TE LEZEN FRAGMENT:
====================

Polemiek: Enno de Witt antwoordt Abdelkader Benali over culturele toe-eigening
De moerbeitoppen ruischten
Schrijver, hardloper en televisiemaker Abdelkader Benali hield zich het afgelopen weekend onledig met het typen van een kleine tweeduizend woorden als reactie op een cultuurfilofische beschouwing van mijn hand, waarin hij zich eerstens afvraagt wie ik ben. Nu ben ik een groot liefhebber van op de man spelen, het is vermakelijk en heeft vaak ook leuke resultaten – al is het wat flauw om iemand die in tegenstelling tot menig Twitteraar nooit zijn ware identiteit verborgen houdt te verwijten dat hij niet met open vizier strijdt -, maar beste Abdelkader, ben je de biertjes die we ooit eens dronken nu al vergeten? Zal ik je de foto’s sturen?
We zijn het niet met elkaar eens, Abdelkader, maar volgens mij mag dat nog steeds in dit land. Net zoals jij en ik – allebei witte mannen, jij iets witter dan ik – elk iets mogen vinden van culturele toe-eigening, in dit geval in de literatuur. Ik weet het, je vindt dat mensen die jij bestempelt als buitenstaander en ‘non-specialist’ hun mond moeten houden, maar hoe weet je dat ik dat ben als je zegt niet te weten wie ik ben? En heb je zelf eigenlijk wel de vereiste diploma’s, insignes en stempels in je paspoorten om zomaar in het openbaar deel te nemen aan een discussie over literatuur?

====================

MATERIAAL:
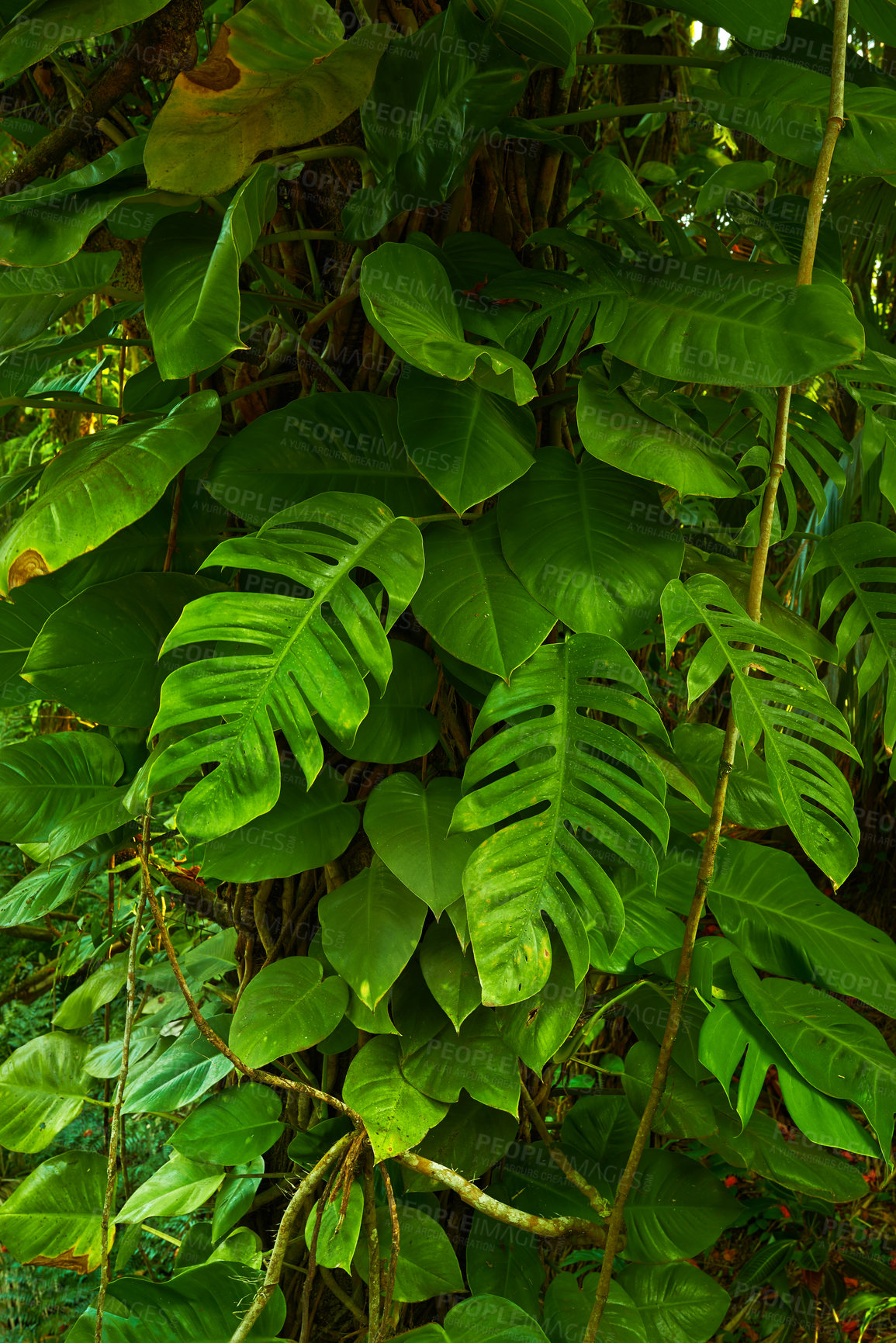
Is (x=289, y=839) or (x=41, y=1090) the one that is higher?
(x=289, y=839)

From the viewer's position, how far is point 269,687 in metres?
0.72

====================

TAKENLIJST:
• A. Geef alsjeblieft het stuk van de polemiek over culturele toe-eigening terug dat opent met de woorden "We zijn het" en sluit met "discussie over literatuur?".
• B. Welke drie beroepen noemt de polemiek over culturele toe-eigening voor Abdelkader Benali?

RESULTATEN:
• A.
We zijn het niet met elkaar eens, Abdelkader, maar volgens mij mag dat nog steeds in dit land. Net zoals jij en ik – allebei witte mannen, jij iets witter dan ik – elk iets mogen vinden van culturele toe-eigening, in dit geval in de literatuur. Ik weet het, je vindt dat mensen die jij bestempelt als buitenstaander en ‘non-specialist’ hun mond moeten houden, maar hoe weet je dat ik dat ben als je zegt niet te weten wie ik ben? En heb je zelf eigenlijk wel de vereiste diploma’s, insignes en stempels in je paspoorten om zomaar in het openbaar deel te nemen aan een discussie over literatuur?

• B. Schrijver, hardloper en televisiemaker.